■ Instructions to follow: Write out exactly the lines from the one that contains "phylum: Chordata" down to the last line of the material below, keeping both ends and omitting pictures.

Recorded information below:

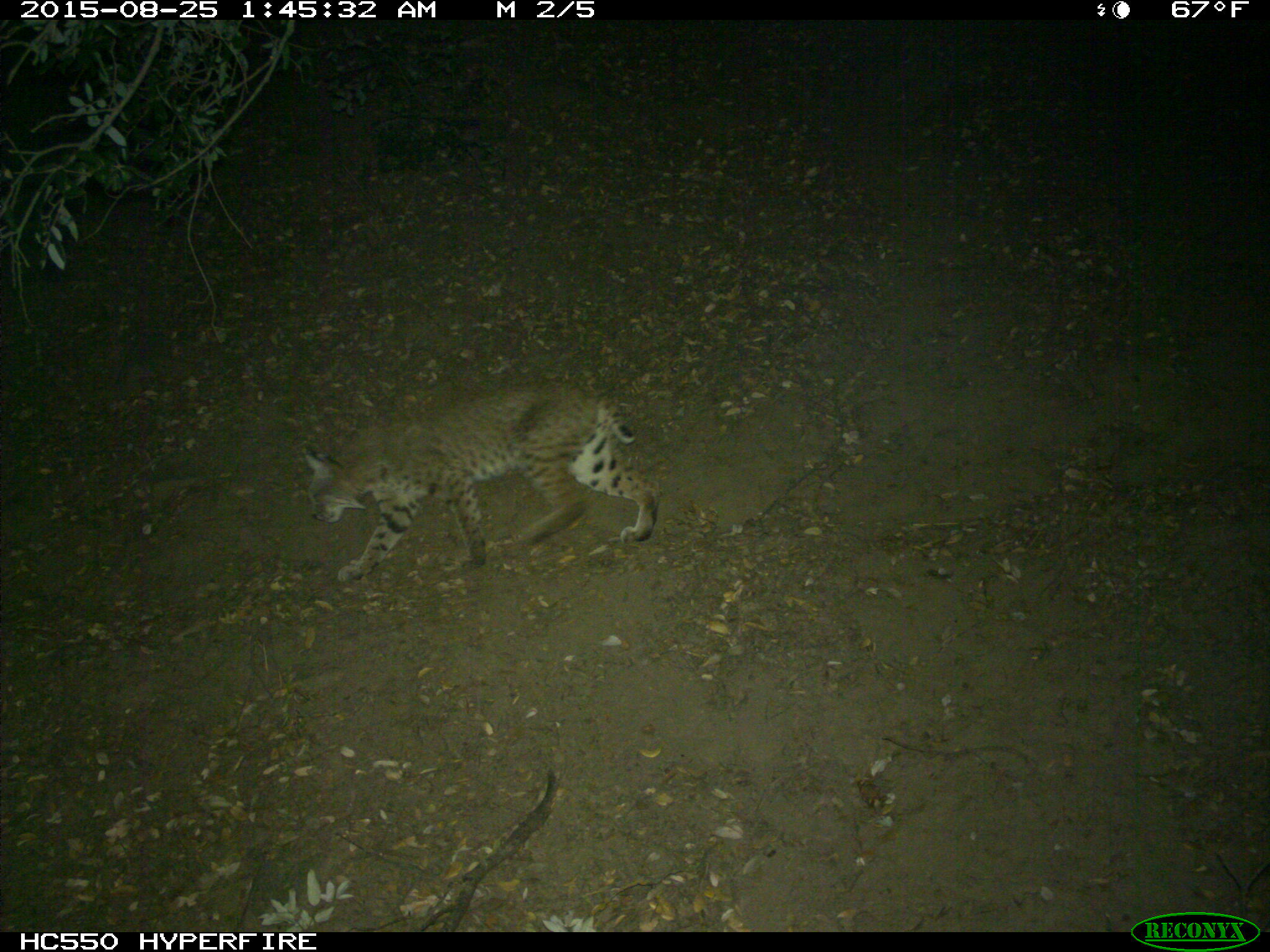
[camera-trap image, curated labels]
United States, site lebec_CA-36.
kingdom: Animalia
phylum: Chordata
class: Mammalia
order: Carnivora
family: Felidae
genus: Lynx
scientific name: Lynx rufus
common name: bobcat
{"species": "Lynx rufus (bobcat)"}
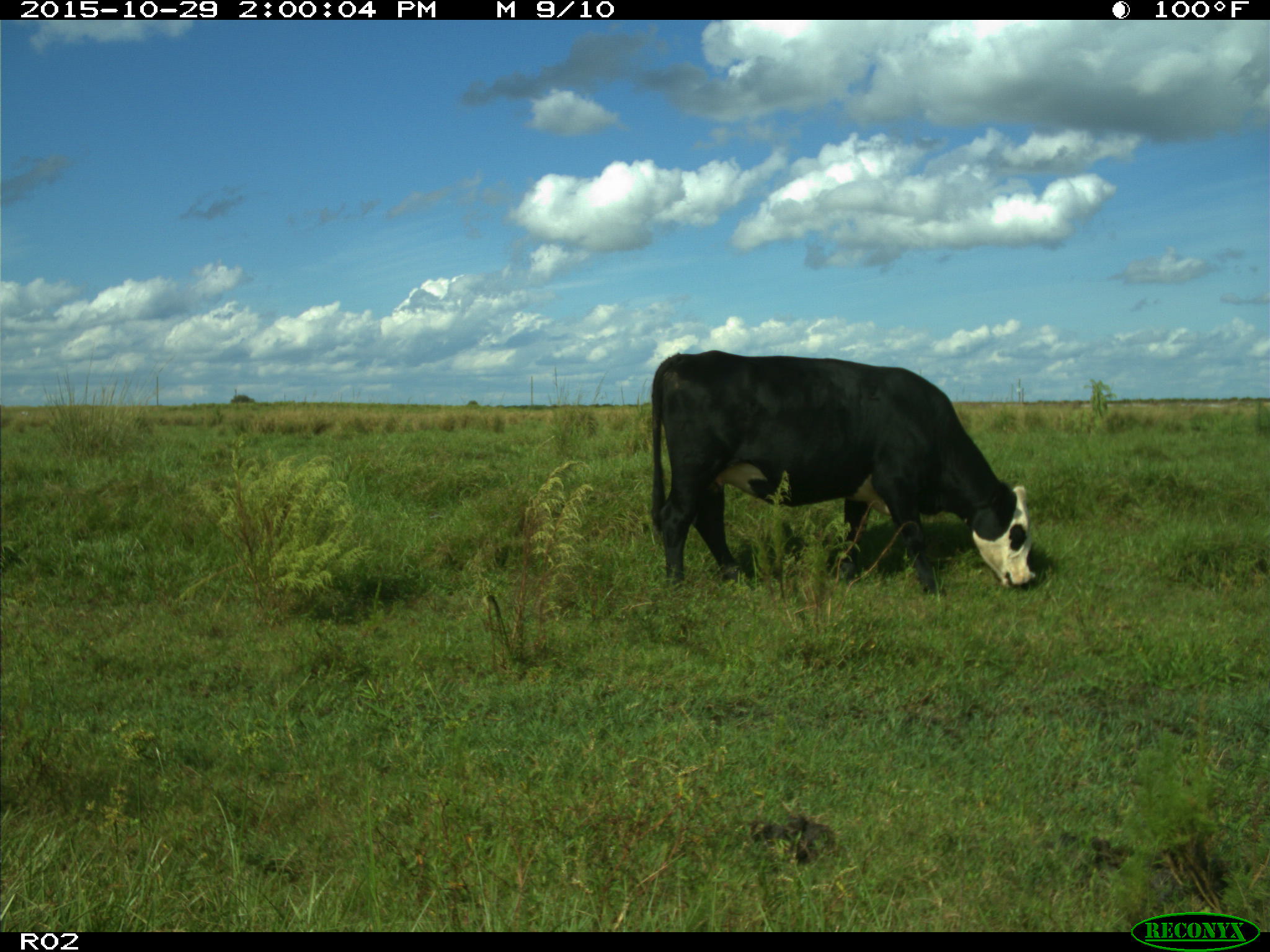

End of Recorded information.

■ Response:
phylum: Chordata
class: Mammalia
order: Carnivora
family: Felidae
genus: Lynx
scientific name: Lynx rufus
common name: bobcat
{"species": "Lynx rufus (bobcat)"}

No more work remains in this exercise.